PROBLEM DETAILS
Copy the listing below word for word, from its first line through the line containing "5184 millimetres", both included. Leave out the pictures.
## Begin
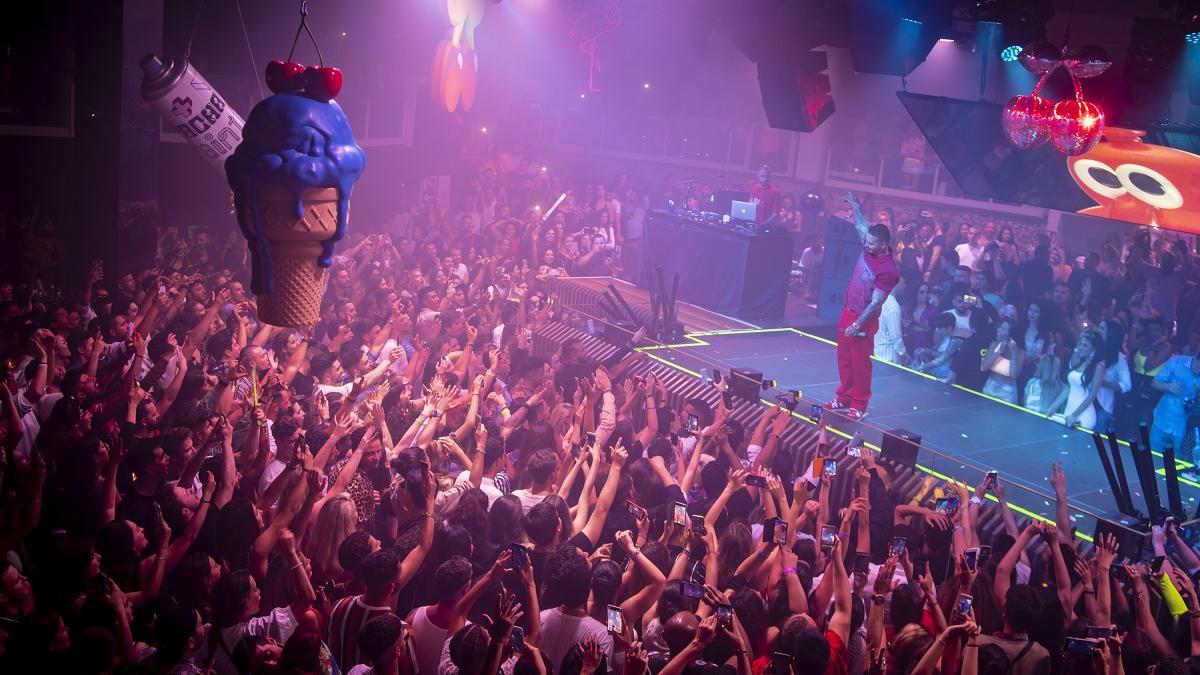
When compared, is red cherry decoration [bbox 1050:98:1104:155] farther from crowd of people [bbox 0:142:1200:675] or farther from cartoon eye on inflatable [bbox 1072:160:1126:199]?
crowd of people [bbox 0:142:1200:675]

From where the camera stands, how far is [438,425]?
5184 millimetres

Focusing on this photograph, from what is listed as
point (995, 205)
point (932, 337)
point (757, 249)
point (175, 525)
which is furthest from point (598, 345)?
point (995, 205)

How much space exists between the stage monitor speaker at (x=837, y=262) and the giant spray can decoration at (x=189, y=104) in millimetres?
7238

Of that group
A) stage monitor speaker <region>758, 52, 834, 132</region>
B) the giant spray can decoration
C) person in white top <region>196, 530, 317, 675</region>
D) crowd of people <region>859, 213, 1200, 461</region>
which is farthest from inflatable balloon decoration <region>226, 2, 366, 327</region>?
crowd of people <region>859, 213, 1200, 461</region>

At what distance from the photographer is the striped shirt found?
3.27m

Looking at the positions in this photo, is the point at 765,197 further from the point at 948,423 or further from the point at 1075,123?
the point at 1075,123

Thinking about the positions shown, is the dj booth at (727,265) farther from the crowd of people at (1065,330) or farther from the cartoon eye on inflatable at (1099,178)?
the cartoon eye on inflatable at (1099,178)

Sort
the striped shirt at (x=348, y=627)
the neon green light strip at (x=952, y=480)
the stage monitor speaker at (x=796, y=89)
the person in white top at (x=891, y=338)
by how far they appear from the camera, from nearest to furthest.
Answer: the striped shirt at (x=348, y=627)
the neon green light strip at (x=952, y=480)
the stage monitor speaker at (x=796, y=89)
the person in white top at (x=891, y=338)

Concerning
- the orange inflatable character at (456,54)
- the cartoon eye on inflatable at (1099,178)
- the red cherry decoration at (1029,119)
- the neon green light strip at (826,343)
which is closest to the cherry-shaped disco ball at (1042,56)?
the red cherry decoration at (1029,119)

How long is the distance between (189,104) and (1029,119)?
5048mm

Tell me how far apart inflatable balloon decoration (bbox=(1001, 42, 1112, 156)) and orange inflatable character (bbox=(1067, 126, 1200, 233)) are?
46.9 inches

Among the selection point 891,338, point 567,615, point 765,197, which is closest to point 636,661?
point 567,615

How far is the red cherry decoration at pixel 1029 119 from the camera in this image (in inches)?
236

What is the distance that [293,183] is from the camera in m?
2.20
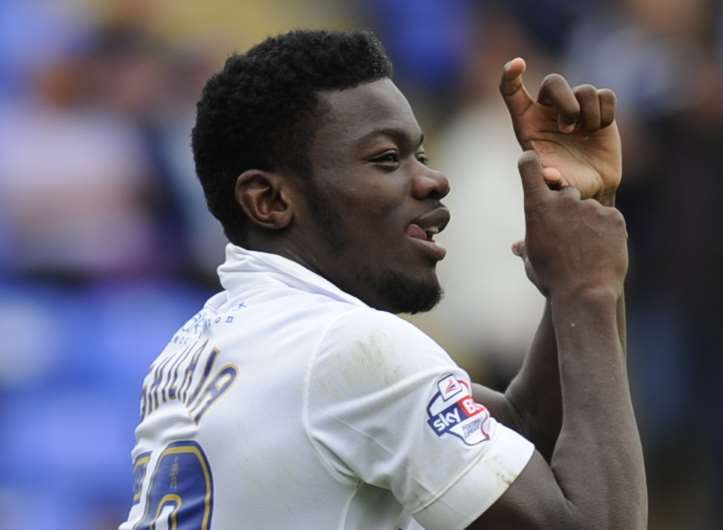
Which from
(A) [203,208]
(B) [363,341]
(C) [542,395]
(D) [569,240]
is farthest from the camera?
(A) [203,208]

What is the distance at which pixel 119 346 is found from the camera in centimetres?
801

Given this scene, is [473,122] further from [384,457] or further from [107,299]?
[384,457]

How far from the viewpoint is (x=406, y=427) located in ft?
10.2

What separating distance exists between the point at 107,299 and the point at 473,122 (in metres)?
2.44

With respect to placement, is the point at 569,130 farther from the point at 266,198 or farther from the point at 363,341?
the point at 363,341

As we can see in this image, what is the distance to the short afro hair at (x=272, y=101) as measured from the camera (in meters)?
3.66

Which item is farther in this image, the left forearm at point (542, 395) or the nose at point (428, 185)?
## End
SOLUTION TO THE PROBLEM
When compared, is red cherry decoration [bbox 1050:98:1104:155] farther from crowd of people [bbox 0:142:1200:675] or farther from cartoon eye on inflatable [bbox 1072:160:1126:199]?
crowd of people [bbox 0:142:1200:675]

From where the camera stands, how far is [438,425]?
5184 millimetres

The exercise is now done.